Namun mengapa sosok Nara beserta kenangan mereka masih menyatu pada setiap helaan nafas Taehyung? Mengapa Taehyung masih menganggap bahwa kisah mereka belum berakhir, walau wanita itu sudah pergi? Mengapa walau jauh dia masih sanggup melihat bayang-bayang Nara di genangan kopi dalam sebuah cangkir? Mengapa ia masih sanggup mengulang tawa wanita itu dalam memorinya?

Mengapa ia masih bisa merasakan jatungnya berdetak abnormal jika di dekat Nara, seperti tadi?

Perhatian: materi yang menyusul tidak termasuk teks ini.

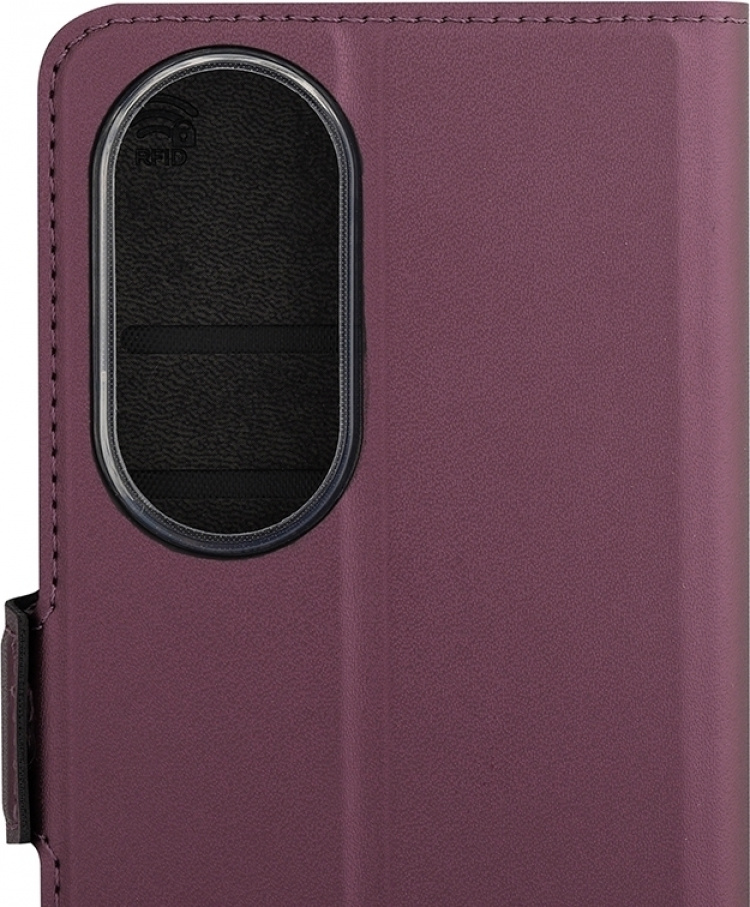 Wave BookCase protective case, Honor 90, Smoky Sangria Wave BookCase protective case, Honor 90, Smoky Sangria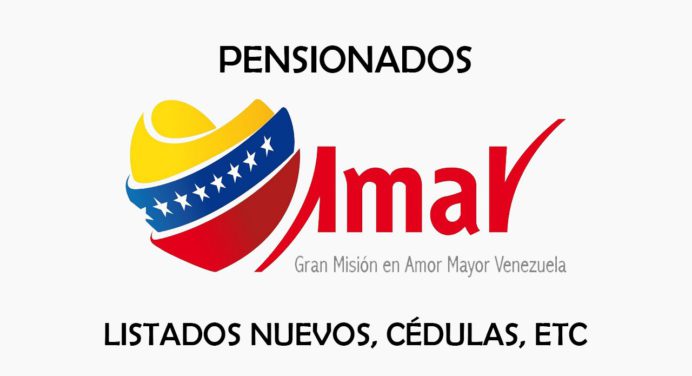¡Corre la voz! Presidente Maduro aprueba 27.892 nuevas pensiones de Amor Mayor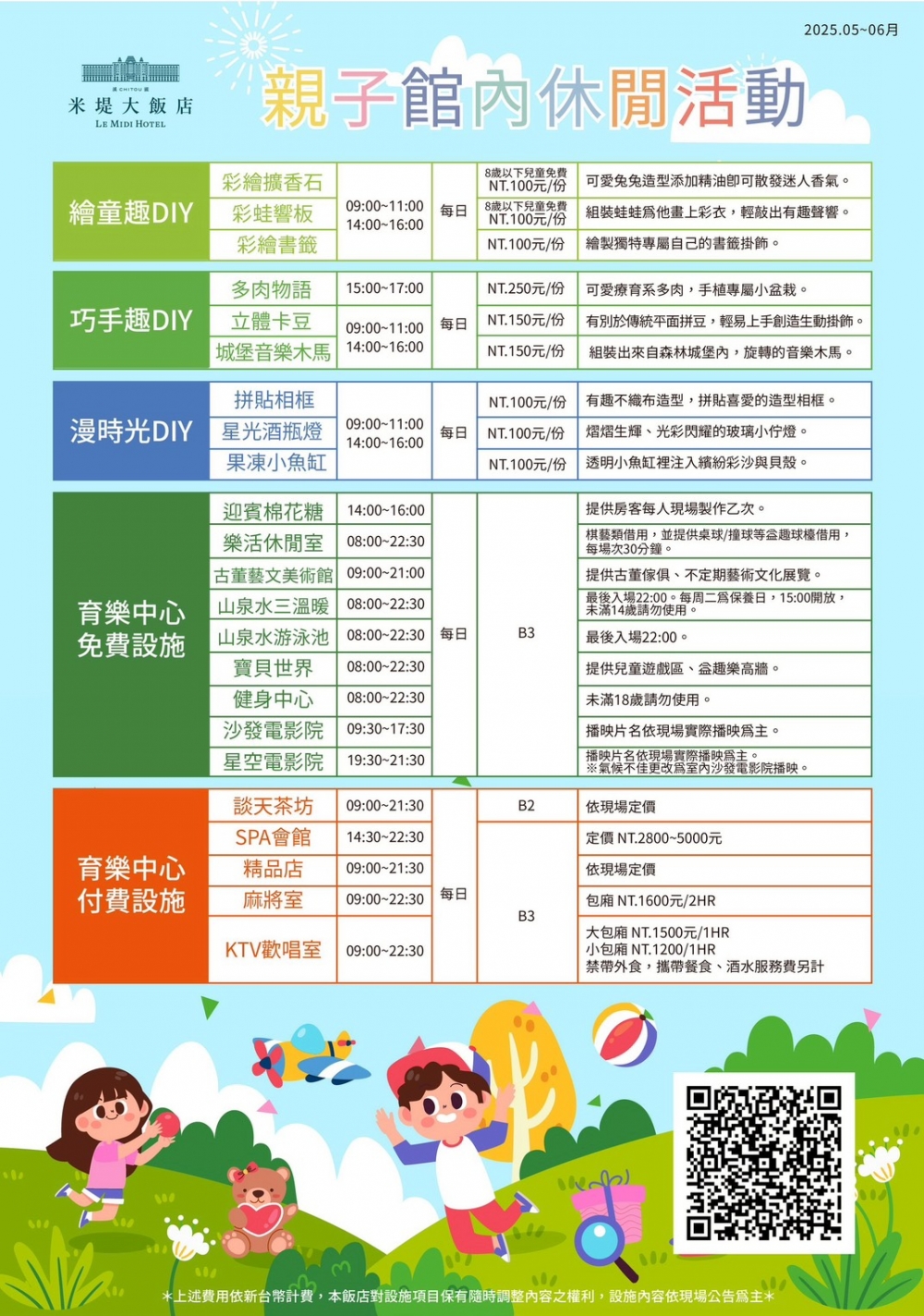 2025設施一覽表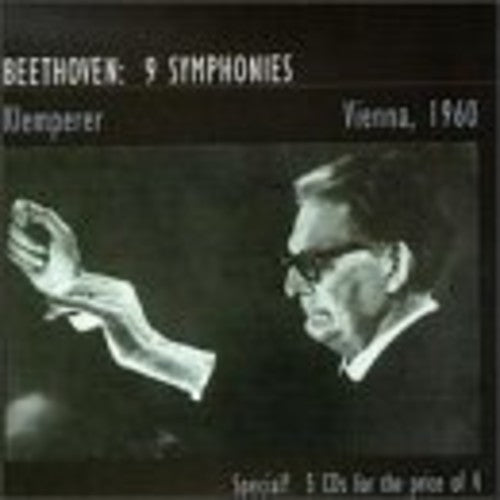 the album cover for Beethoven - 9 Symphonies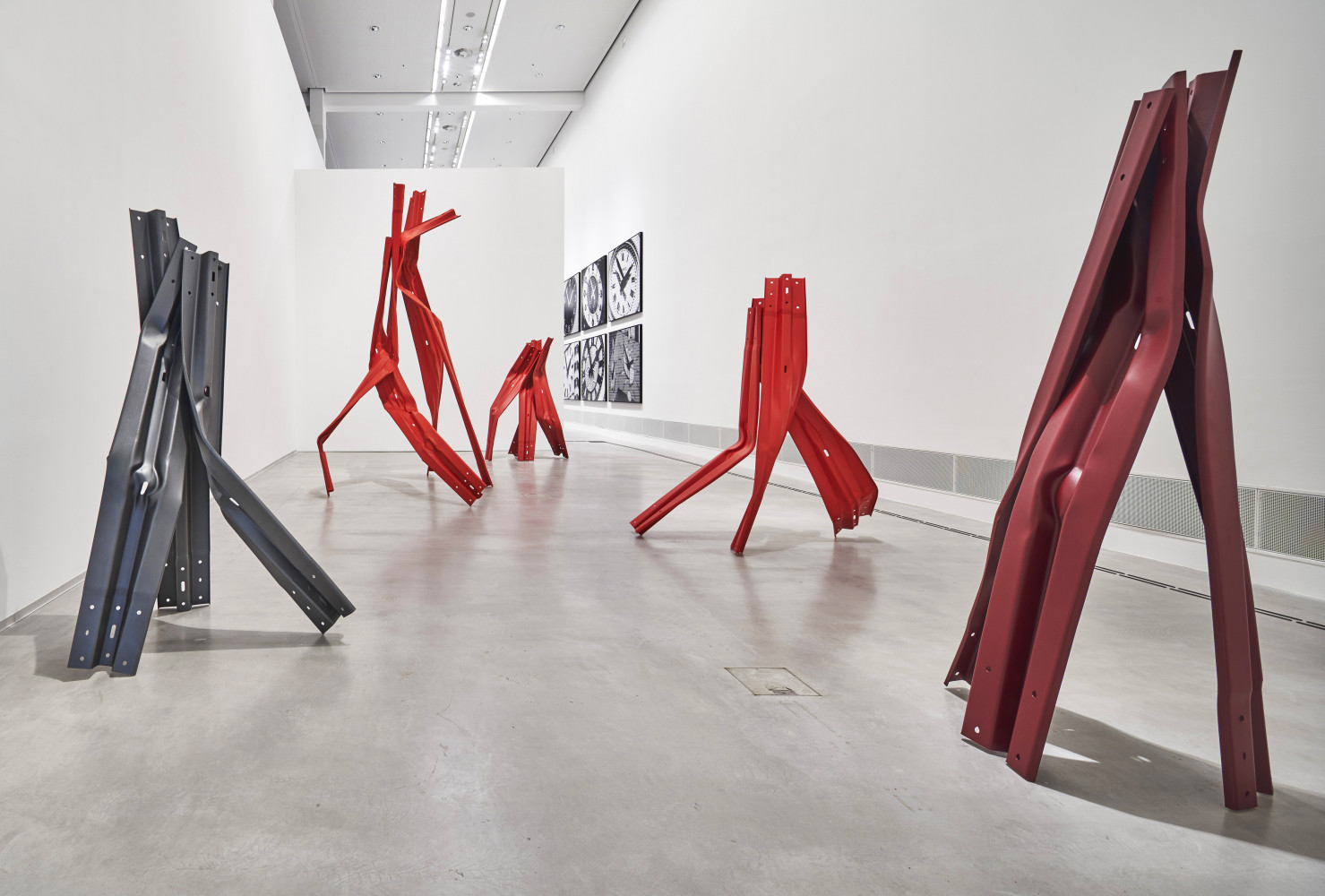 Bettina Pousttchi, ‘In Recent Years, Berlinische Galerie – Museum for Modern Art Berlin’, Installation view, Buchmann Galerie, 2019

Hingga, mengapa ia masih berani berharap pada Nara agar wanita itu merengkuh tubuh serta menggenggam tangannya erat, sedang ia jelas sadar ada hidup Hana dalam genggamannya?

Ada Nara di hatinya, pun ada Hana. Tapi siapa yang mendapat bagian terbesar, dia tidak tahu.

Taehyung merasa berdosa. Kepalanya pusing, tetapi Taehyung memilih mengubur pikiran kalutnya sendirian, membiarkan semua kata tanya mengapa mati pada ujung bibirnya. Tidak ada yang perlu tahu, semua akan berjalan normal, itu pikirnya.

Taehyung yang sulit tidur masih setia mengamati seluruh lekuk wajah Hana. Di tariknya pelan anak rambut yang menutupi wajah Hana. Badan Hana menggeliat akibat perlakuan Taehyung, yang membuat Taehyung seketika berhenti. Matanya terbuka pelan, mengerjap beberapa kali untuk memfokuskan pandangannya.

"Kau belum tidur?" Hana memandangi hanya pada wajah Taehyung, melihat kedua mata kekasihnya masih terbuka. Tak ada tanda-tanda mengantuk sedikit pun, tapi di bawah matanya terdapat kantong mata yang lebih besar dari kemarin, pertanda Taehyung sudah sangat lelah.

"Belum, aku sulit tidur."

Kasur melesak saat Hana mendekatkan tubuhnya pada tubuh Taehyung. Dia merasakan hawa hangat membalut dirinya. Kemudian wanita itu menggerakkan tangannya untuk menyentuh rambut Taehyung. Perlahan ia menyisir rambut Taehyung menggunakan jari-jemarinya yang kurus. Mereka bertukar pandang sebelum akhirnya Taehyung menutup matanya pelan. Tetap tekun, terus menerus disisirnya.

"Siapa yang selalu meminta diusap kepalanya tiap kali susah tidur? Kau kan, Taehyung?"

Sejak kalimat itu terucap oleh Ibu Taehyung-saat Ibu Taehyung sedang bertengkar dengan Taehyung tentang siapa yang paling manja diantara mereka berdua-kalimat itu langsung tersimpan di dalam sebuah pandora kecil berlabel 'Kesukaan Taehyung' pada pikirannya. Tidak payah baginya untuk membuat si pria manja mengunjugi alam mimpinya.

Ibu benar. Ini ampuh, mata Taehyung telah tertutup.

Hana mengembangkan senyumannya. "Selamat malam, Taehyung."